## Source

---------------

This soup is an institution in Lucca and its surrounding area.


  • 1 small onion, finely chopped
  • 1 small carrot, finely chopped
  • 1 stick celery, finely chopped
  • 2 tbsp olive oil
  • 2 ounces pancetta
  • 1 sprig rosemary
  • 4 to 5 fresh sage leaves
  • 1 pinch salt and pepper, to taste
  • 8 oz peeled tomatoes
  • 12 oz can borlotti beans
  • 3 cups vegetable stock, more to taste
  • 3 cups water
  • 1 cup of farro (semi-pearled or pearled)
  • 1 scallion, chopped
  • 1 splash extra-virgin olive oil for serving


Heat the olive oil in a wide soup pot or saucepan; add the chopped onion, carrot and celery and gently cook until soft and translucent. Add the pancetta and continue cooking until the fat has melted. Add herbs, peeled tomatoes and season with salt and pepper. Add the borlotti beans, along with their liquid. Stir to combine everything and add 2 cups of vegetable stock, plus 2 cups of water. Bring the mixture to a simmer, cook 10 minutes uncovered and remove from heat. Remove the rosemary stick and using a blender or food processor, blend until smooth. Add the farro to the bean purée, along with a cup of vegetable stock and a cup of water. Continue cooking over a low flame for 30 to 40 minutes, stirring occasionally, until the farro is cooked al dente. Serve with chopped scallion, freshly ground black pepper and extra virgin olive oil drizzled over the top.

Tordelli alla Lucchese

Admittedly, this is a very long recipe with many ingredients and many steps; however, one cannot discuss the cuisine of the province without including its signature recipe, no matter how complex it may be.


For Il Ripieno – the Meat Filling

  • 1 ½ lb meat (beef, pork, rabbit), cut into 3”x 3” cubes
  • salt and fresh ground black pepper, to taste
  • 1/4 cup chopped fresh herbs (sage, marjoram, thyme, rosemary and Italian parsley)

---------------

## Stored rows
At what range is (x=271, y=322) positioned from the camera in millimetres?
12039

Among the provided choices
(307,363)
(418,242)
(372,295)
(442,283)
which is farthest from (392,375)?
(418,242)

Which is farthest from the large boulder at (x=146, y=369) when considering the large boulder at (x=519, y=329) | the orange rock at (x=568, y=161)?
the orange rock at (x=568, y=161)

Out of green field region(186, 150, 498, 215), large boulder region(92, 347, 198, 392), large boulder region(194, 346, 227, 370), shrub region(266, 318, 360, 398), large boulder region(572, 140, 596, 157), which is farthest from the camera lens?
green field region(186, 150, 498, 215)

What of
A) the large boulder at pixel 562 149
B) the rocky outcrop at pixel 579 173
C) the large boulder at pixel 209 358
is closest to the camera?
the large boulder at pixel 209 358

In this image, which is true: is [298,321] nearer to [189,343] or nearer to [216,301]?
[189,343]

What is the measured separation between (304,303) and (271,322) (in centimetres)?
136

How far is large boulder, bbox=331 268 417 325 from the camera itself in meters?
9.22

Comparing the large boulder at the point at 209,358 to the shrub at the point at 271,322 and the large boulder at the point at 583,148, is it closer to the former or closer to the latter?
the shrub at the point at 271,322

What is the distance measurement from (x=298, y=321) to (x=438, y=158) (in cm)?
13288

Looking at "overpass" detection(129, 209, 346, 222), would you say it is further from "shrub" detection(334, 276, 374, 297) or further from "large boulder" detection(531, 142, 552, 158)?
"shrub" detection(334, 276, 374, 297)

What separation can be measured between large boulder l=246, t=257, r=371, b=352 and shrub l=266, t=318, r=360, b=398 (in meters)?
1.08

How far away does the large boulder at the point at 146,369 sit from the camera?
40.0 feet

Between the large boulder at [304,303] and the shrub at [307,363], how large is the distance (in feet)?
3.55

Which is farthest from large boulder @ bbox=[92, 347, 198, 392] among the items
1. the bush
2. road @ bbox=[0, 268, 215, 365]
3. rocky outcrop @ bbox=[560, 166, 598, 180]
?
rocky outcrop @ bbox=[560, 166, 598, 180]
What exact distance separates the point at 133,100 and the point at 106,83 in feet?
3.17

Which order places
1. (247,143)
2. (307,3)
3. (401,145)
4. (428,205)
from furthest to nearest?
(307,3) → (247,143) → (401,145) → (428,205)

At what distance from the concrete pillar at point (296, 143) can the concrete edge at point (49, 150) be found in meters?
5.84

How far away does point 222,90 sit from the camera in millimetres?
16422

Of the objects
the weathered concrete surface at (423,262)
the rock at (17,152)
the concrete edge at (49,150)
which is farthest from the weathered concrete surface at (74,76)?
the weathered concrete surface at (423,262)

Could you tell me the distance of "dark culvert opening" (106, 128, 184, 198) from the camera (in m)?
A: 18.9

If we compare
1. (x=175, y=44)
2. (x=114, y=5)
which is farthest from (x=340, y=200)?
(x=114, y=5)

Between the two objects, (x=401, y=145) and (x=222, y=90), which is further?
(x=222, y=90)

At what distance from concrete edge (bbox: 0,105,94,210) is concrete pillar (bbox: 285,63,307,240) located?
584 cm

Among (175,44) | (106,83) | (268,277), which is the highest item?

---------------

## Task requirements
**A)** Can you rewrite the listing from the line with "Which is farthest from large" through its final line, swapping "concrete pillar" for "stone column" and leaving everything else as it is, and give back only those lines?
**B)** How would you carry the Lucca recipes on from their last line?

## Responses for each task
**A)**
Which is farthest from large boulder @ bbox=[92, 347, 198, 392] among the items
1. the bush
2. road @ bbox=[0, 268, 215, 365]
3. rocky outcrop @ bbox=[560, 166, 598, 180]
?
rocky outcrop @ bbox=[560, 166, 598, 180]
What exact distance separates the point at 133,100 and the point at 106,83 in feet?
3.17

Which order places
1. (247,143)
2. (307,3)
3. (401,145)
4. (428,205)
from furthest to nearest?
(307,3) → (247,143) → (401,145) → (428,205)

At what distance from the stone column at point (296, 143) can the concrete edge at point (49, 150) be found in meters?
5.84

How far away does point 222,90 sit from the camera in millimetres?
16422

Of the objects
the weathered concrete surface at (423,262)
the rock at (17,152)
the concrete edge at (49,150)
which is farthest from the weathered concrete surface at (74,76)?
the weathered concrete surface at (423,262)

Could you tell me the distance of "dark culvert opening" (106, 128, 184, 198) from the camera (in m)?
A: 18.9

If we compare
1. (x=175, y=44)
2. (x=114, y=5)
which is farthest from (x=340, y=200)?
(x=114, y=5)

Between the two objects, (x=401, y=145) and (x=222, y=90), which is further?
(x=222, y=90)

At what distance from concrete edge (bbox: 0,105,94,210) is stone column (bbox: 285,63,307,240) located?
584 cm

Among (175,44) | (106,83) | (268,277), which is the highest item?

**B)**
  • 1/8 tsp ground cinnamon
  • 1/8 tsp ground cloves
  • 1/4 cup plus 3 tbsp extra-virgin olive oil
  • ½ pound Swiss chard, well washed and stemmed
  • ½ cup day-old course bread crumbs
  • ½ cup chopped cured meats (such as mortadella, salami or prosciutto)
  • 5 tbsp freshly grated Parmigiano-Reggiano cheese
  • 1 egg, beaten
  • beef broth, as needed


Preheat the oven to 400°F. Season the meat with salt, pepper, fresh herbs, spices and 1/4 cup of the olive oil. Place the mixture in a roasting pan and roast for 25 to 30 minutes, stirring occasionally, until the meat is well done.

While the meat is cooking, place the Swiss chard with the water still clinging to its leaves into a medium pot, cover and heat it over medium-high flame, stirring occasionally. When the chard has wilted (about 7 minutes), drain and squeeze out as much water as possible. Chop the chard roughly.

In a medium frying pan, heat the remaining 3 tablespoons of olive oil and add the chopped Swiss chard. Cook it for 2 minutes, then set aside to cool.

When the meat is done, place it in the bowl of a food processor along with its roasting juices, the Swiss chard, bread crumbs, cured meat, Parmigiano-Reggiano and an egg. Pulse until everything is well blended. If the mixture is dry, add some beef broth, a tablespoon or so at a time. Adjust the seasoning and set the mixture aside, allowing it to cool before using.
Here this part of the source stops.